The perfect example of this came just two days ago when Mayor Bloomberg’s ban on large sodas was denied by a New York state judge, after months of lobbying by industry to twist public perception. The message: “if you advocate for consuming moderately or knowledgeably, you are a problem and you will be stopped”. That is exactly what many RDs “try” to do everyday. The old go-to saying “everything in moderation”is just not cutting it anymore; we need to reframe our approach. We are the advocates of moderation in a time of excess.

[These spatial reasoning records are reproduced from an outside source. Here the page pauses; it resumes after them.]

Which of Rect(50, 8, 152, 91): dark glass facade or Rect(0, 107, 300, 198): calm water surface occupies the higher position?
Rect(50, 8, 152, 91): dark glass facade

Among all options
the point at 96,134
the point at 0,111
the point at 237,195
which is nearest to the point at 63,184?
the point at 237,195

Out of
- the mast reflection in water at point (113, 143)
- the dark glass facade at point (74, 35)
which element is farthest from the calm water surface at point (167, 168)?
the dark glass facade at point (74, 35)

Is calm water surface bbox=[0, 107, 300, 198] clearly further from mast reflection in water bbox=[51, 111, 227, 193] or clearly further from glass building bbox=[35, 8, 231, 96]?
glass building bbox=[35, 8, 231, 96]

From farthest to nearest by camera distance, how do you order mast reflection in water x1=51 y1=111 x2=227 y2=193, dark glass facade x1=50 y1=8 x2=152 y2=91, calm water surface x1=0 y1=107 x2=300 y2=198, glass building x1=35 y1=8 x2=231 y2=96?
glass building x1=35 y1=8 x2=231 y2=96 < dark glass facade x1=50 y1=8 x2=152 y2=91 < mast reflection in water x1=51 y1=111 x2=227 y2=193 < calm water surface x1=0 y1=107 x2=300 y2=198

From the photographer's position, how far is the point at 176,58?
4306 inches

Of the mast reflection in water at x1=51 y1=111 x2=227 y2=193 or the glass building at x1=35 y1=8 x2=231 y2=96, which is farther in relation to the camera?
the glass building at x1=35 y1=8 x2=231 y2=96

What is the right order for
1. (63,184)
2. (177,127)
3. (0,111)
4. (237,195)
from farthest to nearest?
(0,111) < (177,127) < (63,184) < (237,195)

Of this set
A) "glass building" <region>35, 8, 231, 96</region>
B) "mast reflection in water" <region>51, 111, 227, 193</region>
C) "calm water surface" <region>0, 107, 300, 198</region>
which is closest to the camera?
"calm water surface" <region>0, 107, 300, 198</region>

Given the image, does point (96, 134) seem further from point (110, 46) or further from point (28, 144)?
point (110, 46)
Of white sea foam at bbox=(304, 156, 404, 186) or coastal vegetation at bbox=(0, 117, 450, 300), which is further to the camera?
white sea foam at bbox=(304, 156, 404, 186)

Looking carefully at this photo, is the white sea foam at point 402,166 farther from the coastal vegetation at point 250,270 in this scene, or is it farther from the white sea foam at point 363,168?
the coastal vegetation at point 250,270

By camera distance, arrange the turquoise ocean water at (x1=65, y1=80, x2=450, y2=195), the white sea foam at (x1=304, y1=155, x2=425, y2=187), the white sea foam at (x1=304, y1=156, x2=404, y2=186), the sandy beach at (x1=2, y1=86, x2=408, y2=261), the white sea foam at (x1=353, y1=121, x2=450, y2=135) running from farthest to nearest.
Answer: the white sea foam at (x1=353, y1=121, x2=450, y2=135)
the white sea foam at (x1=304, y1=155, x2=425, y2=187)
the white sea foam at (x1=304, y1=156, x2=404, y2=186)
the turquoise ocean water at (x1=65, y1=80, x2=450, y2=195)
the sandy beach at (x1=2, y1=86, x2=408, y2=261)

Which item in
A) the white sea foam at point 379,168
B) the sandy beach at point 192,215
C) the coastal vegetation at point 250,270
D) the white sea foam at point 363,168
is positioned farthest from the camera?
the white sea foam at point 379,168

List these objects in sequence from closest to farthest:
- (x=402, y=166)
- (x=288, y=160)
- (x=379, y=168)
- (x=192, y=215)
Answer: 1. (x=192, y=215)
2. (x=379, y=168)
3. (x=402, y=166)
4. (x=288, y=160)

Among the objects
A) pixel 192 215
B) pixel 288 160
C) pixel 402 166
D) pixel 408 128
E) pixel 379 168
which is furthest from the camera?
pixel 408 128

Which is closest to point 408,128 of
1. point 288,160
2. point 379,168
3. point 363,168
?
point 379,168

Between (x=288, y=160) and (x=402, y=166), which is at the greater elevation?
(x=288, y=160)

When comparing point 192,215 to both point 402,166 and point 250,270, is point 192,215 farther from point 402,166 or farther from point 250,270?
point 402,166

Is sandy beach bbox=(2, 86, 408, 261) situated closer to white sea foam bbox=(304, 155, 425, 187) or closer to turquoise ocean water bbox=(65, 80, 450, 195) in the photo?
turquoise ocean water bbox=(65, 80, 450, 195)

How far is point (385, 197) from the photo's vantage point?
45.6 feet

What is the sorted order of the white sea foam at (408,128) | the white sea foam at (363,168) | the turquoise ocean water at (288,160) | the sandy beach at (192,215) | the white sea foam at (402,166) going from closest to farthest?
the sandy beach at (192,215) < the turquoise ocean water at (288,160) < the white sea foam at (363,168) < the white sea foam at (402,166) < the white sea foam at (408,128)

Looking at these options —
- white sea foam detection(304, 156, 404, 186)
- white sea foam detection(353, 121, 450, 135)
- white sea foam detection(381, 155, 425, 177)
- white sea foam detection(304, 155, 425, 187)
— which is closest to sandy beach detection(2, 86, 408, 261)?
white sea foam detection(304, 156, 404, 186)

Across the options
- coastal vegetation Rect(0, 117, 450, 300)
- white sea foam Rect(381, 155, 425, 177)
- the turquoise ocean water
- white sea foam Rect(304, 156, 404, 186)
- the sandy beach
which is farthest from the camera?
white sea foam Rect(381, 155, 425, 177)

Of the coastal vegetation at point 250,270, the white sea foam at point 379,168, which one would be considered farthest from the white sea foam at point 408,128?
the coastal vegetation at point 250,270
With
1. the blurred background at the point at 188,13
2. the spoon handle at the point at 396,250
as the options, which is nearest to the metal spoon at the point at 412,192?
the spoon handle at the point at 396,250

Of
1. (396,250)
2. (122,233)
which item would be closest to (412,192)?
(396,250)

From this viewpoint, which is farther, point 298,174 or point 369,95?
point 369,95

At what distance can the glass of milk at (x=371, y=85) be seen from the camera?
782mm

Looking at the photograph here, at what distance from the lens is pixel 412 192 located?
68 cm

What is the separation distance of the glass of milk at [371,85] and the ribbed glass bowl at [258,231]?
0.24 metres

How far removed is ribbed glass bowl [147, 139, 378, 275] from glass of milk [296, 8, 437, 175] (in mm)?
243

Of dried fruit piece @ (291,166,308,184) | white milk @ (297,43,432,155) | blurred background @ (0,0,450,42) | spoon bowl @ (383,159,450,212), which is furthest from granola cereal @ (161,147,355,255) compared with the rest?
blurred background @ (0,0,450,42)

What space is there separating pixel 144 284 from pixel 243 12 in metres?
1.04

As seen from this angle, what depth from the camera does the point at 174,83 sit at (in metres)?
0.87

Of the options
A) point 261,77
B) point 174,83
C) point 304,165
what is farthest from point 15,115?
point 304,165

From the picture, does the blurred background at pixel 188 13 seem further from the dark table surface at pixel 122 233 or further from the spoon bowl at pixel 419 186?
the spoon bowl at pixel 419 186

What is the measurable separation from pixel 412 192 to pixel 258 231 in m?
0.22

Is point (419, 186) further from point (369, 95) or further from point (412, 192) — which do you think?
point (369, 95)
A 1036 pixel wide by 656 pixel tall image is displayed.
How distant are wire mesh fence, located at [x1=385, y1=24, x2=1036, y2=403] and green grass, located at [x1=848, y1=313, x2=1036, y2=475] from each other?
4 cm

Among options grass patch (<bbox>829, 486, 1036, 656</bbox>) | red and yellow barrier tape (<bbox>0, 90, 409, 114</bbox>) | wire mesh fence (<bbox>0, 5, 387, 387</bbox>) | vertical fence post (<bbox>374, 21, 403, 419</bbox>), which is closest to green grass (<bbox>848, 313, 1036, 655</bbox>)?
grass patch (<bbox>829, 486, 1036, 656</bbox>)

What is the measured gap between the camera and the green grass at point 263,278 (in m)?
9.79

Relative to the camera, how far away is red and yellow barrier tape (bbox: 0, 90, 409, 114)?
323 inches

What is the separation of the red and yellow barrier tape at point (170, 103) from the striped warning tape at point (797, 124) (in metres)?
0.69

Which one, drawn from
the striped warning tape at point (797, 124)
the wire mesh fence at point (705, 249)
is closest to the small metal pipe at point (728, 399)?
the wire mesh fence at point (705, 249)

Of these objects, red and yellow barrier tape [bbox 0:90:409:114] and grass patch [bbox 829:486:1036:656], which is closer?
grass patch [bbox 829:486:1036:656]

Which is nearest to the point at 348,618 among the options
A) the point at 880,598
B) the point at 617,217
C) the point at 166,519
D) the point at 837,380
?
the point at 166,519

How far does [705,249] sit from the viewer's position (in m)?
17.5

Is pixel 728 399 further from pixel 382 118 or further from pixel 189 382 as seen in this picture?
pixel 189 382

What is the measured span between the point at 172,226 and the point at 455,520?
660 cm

What can Dietitians of Canada and the Academy of Nutrition and Dietetics (AND) do? Withdraw all ties to the food industry; promotion via association is unavoidable and too powerful a message, so we need to keep distance to reduce confusion. Also, if the food industry is cut out we eliminate the possibility of them influencing our organizations’ policies and procedures. I also believe that we need to stop pretending that processed food can be enjoyed in moderation by everyone; it clearly cannot.
Individually we all react to processed food differently, and moderating intake of these food items is designed to be difficult. The food industry has worked hard to successfully make their food products addictive, and they need to be exposed by dietitian’s not embraced.”